В отличие от той, первой, новая «креатура» выглядела — Каплин долго подбирал слово — компетентной, что ли. И, странное дело, он не мог понять, нравится ему это или нет. По идее, она должна облегчить ему жизнь, но, как он уже усвоил, не существовало общих правил — всё зависело от того, кто ведет игру. И стерва, которая себе на уме, вряд ли оказалась бы наилучшим вариантом.
Попутно он задался вопросом, определялся ли подбор «хозяев» и «креатур» какими-либо половыми, возрастными, психофизическими критериями, или же чисто случайно ему во второй раз досталась молодая женщина. А может, это «молот Тора» продолжал ковать его пресловутое счастье?..
Дверца с лязгом закрылась, и микроавтобус отъехал, резко набрав скорость. Через несколько секунд задние огни скрылись за ближайшим поворотом. Каплин остался один на один со своей «креатурой». По правилам, им полагалось разойтись до полуночи. Она спокойно ждала. Почему бы нет — на ней была утепленная куртка.
— Привет, — сказал он. — Я остановился в отеле «Европейский».
С учетом всех обстоятельств это звучало смешно, и он ухмыльнулся. Она без улыбки кивнула. За спиной у нее висела плотно набитая темная сумка.
— Помочь? — Он с готовностью протянул руку. Вместо ответа — легкое движение подбородком в сторону и обратно.
Он пожал плечами и убрал руку. Его начинало знобить. Надо было возвращаться в отель как можно быстрее. Лучше всего — бегом. Но он всё еще не избавился от дурацких предрассудков. Что-то мешало ему бросить «новенькую» посреди города, в котором скоро «все умрут».
— Можем подыскать тебе жилье, — предложил он.
То же скупое движение: «Не надо».
— Типа ты сама?
Она кивнула.
— Не провожать?
Она кивнула.
— Утром будь на связи… если не возражаешь.
Она кивнула.
От ее молчания и немигающего взгляда становилось еще холоднее. Каплин развернулся и ускоренным шагом направился в сторону отеля. Прошагав метров двести, обернулся. Ее уже нигде не было видно.
«Да, — сказал он себе, — везет мне с напарницами. Та была слегка чумная и выбыла на второй день. Эта изображает крутую. Куда тебе там, малышка на миллион долларов. И вдобавок, кажется, немая».
Бессонница взялась за него всерьез, насадила на вертел и обещала поджаривать до утра. Кот окончательно признал гостя и развалился у него в ногах, укрытых найденным в доме старым теплым одеялом. Вечером он преподнес Параходу подарок — убитую мышку. Пришлось изобразить вежливую заинтересованность, а когда котяра куда-то слинял, закопать несъеденный ужин в саду. В качестве ответного жеста доброй воли Параход предложил хозяину дома разделить с ним паек, но кот всем своим видом дал понять, что предпочитает свежую дичь.

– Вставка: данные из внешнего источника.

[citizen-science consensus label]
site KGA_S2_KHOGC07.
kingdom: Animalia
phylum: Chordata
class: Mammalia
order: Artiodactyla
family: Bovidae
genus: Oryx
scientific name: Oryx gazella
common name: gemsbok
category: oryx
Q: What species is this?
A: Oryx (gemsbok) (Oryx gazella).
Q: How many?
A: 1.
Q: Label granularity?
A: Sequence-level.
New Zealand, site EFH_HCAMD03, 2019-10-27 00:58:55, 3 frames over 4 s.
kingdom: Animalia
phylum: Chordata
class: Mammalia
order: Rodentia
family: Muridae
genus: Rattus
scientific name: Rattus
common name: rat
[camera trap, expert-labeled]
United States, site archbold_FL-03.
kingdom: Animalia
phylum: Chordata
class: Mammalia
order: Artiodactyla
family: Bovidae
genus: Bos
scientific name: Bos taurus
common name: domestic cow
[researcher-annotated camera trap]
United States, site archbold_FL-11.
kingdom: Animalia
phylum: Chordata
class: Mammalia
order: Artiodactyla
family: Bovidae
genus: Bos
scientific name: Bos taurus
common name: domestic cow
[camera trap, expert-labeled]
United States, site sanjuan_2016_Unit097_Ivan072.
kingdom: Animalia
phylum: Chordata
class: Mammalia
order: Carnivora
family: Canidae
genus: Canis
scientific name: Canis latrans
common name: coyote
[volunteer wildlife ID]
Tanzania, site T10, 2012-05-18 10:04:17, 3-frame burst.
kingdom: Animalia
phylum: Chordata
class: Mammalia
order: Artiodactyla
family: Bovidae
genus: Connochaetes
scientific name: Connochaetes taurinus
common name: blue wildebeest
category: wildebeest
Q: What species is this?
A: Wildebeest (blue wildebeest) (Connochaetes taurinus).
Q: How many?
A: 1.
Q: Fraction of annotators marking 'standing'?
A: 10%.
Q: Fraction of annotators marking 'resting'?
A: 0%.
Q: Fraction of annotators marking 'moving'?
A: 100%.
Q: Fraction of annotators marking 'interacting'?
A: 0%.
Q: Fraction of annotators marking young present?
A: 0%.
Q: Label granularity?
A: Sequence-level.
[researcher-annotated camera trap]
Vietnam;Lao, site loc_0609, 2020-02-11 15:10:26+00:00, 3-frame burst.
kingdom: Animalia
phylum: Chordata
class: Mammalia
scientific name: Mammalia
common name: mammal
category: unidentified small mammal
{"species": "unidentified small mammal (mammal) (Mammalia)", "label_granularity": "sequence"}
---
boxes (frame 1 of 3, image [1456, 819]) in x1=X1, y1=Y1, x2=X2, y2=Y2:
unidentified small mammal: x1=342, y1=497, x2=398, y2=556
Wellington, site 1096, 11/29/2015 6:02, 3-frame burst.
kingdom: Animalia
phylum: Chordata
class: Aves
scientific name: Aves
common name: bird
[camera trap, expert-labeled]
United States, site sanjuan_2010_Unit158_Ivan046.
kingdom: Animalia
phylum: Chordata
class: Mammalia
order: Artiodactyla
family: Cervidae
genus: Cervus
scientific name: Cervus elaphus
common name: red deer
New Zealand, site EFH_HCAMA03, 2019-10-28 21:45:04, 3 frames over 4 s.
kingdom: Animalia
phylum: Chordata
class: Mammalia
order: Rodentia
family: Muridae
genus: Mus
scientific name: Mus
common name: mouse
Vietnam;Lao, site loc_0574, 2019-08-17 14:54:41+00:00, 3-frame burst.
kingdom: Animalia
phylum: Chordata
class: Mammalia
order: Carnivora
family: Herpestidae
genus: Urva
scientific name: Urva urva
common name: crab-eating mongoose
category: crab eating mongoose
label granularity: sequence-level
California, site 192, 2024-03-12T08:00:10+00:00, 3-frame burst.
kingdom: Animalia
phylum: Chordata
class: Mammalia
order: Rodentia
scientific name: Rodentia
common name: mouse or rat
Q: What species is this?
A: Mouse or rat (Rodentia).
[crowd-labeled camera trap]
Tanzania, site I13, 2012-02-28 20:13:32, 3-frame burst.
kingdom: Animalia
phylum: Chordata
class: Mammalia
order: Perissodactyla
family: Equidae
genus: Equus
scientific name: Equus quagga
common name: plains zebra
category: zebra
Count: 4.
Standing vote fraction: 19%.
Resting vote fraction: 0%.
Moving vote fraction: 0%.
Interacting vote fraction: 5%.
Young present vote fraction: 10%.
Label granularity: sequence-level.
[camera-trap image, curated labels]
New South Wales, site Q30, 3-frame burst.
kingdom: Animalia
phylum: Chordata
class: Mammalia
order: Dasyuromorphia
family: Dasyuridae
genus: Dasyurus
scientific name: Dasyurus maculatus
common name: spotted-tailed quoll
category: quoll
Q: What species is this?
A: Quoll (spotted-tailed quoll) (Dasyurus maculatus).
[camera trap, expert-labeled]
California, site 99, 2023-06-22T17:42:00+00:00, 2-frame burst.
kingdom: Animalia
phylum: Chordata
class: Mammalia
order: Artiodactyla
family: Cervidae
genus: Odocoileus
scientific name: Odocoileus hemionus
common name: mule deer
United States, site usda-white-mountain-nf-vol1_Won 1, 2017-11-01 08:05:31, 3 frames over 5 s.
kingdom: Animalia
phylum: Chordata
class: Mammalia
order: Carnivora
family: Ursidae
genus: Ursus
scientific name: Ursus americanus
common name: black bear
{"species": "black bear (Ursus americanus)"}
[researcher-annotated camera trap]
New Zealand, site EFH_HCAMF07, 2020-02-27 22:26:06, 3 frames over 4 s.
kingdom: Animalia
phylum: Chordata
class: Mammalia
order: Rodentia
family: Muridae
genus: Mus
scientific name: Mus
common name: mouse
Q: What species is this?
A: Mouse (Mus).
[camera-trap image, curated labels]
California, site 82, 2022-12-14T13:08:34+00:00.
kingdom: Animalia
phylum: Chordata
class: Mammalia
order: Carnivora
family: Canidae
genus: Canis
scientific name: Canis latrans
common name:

Ночь обещала быть тяжелой. Примерно раз в неделю у него случались такие ночи — когда слетаются вороны, наваливается ожидание смерти, память нашептывает упреки, а голос разума твердит: ничего не делай, дождись хотя бы рассвета — может быть, станет легче.
За день он слишком устал, чтобы теперь складывать кубик Рубика из фрагментов доступной информации и тем более чтобы гоняться за тайными сведениями по сумеречным лабиринтам сознания. Сознание попросило оставить его на время в покое, однако сон упорно не шел навстречу.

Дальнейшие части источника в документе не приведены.